My Business Was To Ask His Co-Operation In Carrying Out The
Physical Union Of Nova Scotia, New Brunswick, And Through Them Prince
Edward Island And Newfoundland, With Canada By Means Of What Has Since
Been Called The "Intercolonial" Railway.
That Railway, projected half a
century ago, was part of the great scheme of 1851, - of which the Grand
Trunk system from Portland, on the Atlantic, to Richmond; and from
Riviere du Loup, by Quebec and Richmond, to Montreal, and then on to
Kingston, Toronto, Sarnia, and Detroit - had been completed and opened
when I, thus, visited Canada, as Commissioner, in the autumn of 1861. I
found Mr. Tilley fully alive to the initial importance of the
construction of this arterial Railway - initial, in the sense that,
without it, discussions in reference to the fiscal, or the political,
federation, or the absolute union, under one Parliament, of all the
Provinces was vain. I found, also, that Mr. Tilley had, ardently,
embraced the great idea - to be realized some day, distant though that
day might be - of a great British nation, planted, for ever, under the
Crown, and extending from the Atlantic to the Pacific.

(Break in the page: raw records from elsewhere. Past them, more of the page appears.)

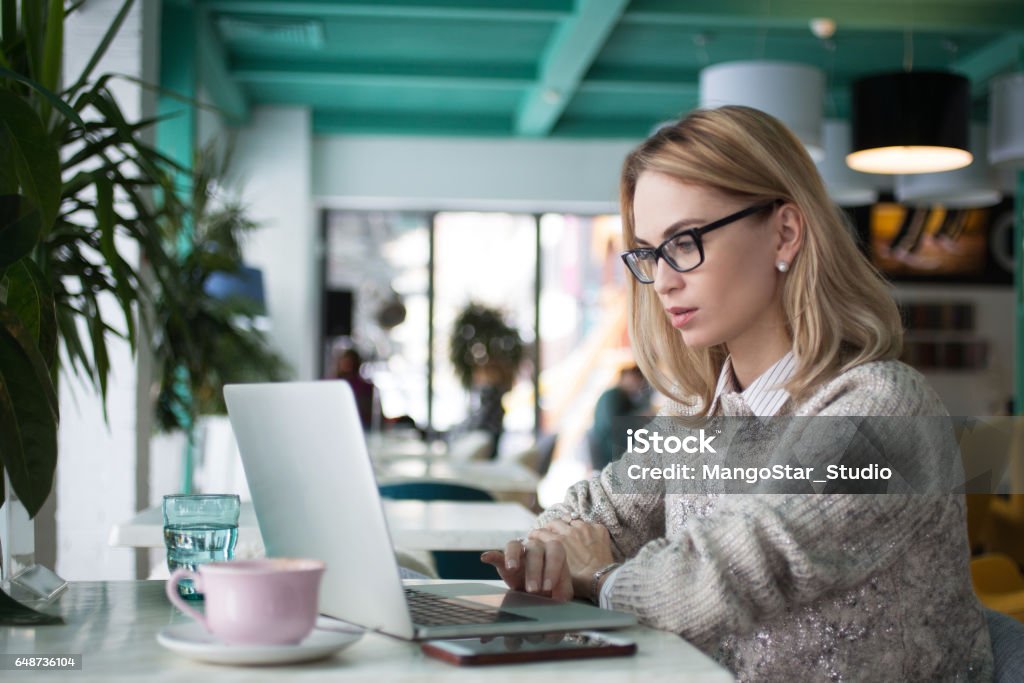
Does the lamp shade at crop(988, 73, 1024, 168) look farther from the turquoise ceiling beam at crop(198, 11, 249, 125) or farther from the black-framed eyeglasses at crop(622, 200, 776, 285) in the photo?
the black-framed eyeglasses at crop(622, 200, 776, 285)

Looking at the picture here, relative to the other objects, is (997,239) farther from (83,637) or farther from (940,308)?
(83,637)

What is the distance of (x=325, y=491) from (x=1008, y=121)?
6186 mm

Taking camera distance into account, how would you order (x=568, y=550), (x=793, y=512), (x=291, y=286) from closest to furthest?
(x=793, y=512) → (x=568, y=550) → (x=291, y=286)

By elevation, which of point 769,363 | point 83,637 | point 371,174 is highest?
point 371,174

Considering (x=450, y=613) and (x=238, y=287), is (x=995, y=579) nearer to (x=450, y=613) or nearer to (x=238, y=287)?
(x=450, y=613)

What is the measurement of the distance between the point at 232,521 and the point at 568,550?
416 millimetres

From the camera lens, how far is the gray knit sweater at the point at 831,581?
3.71 feet

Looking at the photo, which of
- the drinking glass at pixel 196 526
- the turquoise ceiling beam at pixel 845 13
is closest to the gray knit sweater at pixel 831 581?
the drinking glass at pixel 196 526

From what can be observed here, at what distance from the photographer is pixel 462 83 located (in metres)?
9.12

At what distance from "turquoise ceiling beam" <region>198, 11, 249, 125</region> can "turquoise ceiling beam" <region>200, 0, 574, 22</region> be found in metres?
0.35

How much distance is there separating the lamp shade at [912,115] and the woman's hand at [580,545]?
4931mm

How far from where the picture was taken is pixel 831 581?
1.16m

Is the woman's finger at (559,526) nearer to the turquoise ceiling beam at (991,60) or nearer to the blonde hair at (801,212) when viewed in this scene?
the blonde hair at (801,212)

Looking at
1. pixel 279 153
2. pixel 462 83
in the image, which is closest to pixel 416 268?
pixel 279 153
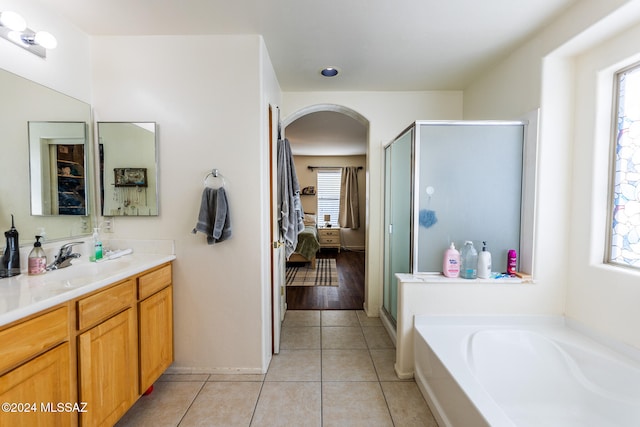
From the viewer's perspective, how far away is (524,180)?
1.99 metres

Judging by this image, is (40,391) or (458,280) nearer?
(40,391)

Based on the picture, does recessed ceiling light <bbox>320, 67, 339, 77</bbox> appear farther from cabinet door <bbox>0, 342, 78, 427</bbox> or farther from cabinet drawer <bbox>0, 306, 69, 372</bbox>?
cabinet door <bbox>0, 342, 78, 427</bbox>

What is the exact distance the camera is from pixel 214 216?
1887mm

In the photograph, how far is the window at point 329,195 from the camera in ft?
23.7

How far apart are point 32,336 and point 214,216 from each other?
1035 millimetres

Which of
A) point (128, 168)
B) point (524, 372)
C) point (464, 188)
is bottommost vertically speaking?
point (524, 372)

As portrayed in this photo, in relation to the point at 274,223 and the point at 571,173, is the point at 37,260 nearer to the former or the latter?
the point at 274,223

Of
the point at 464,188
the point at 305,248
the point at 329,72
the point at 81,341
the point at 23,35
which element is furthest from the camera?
the point at 305,248

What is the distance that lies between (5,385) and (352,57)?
2598mm

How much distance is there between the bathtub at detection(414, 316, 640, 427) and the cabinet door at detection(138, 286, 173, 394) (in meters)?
1.73

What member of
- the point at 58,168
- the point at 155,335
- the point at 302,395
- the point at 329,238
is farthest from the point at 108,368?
the point at 329,238

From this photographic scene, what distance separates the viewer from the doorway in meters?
3.34

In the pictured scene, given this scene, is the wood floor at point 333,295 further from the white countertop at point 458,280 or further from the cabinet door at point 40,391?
the cabinet door at point 40,391

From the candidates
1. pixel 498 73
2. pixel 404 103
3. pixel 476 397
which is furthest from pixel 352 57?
pixel 476 397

Certainly, in 1861, this great idea seemed like a mere dream of the
uncertain future. Blocked by wide stretches of half-explored country:
dependent upon approaches through United States' territory: each
Province enforcing its separate, and differing, tariffs, the one
against the other, and others, through its separate Custom House; it
was not matter of surprise to find a growing gravitation towards the
United States, based, alike, on augmenting trade and augmenting
prejudices.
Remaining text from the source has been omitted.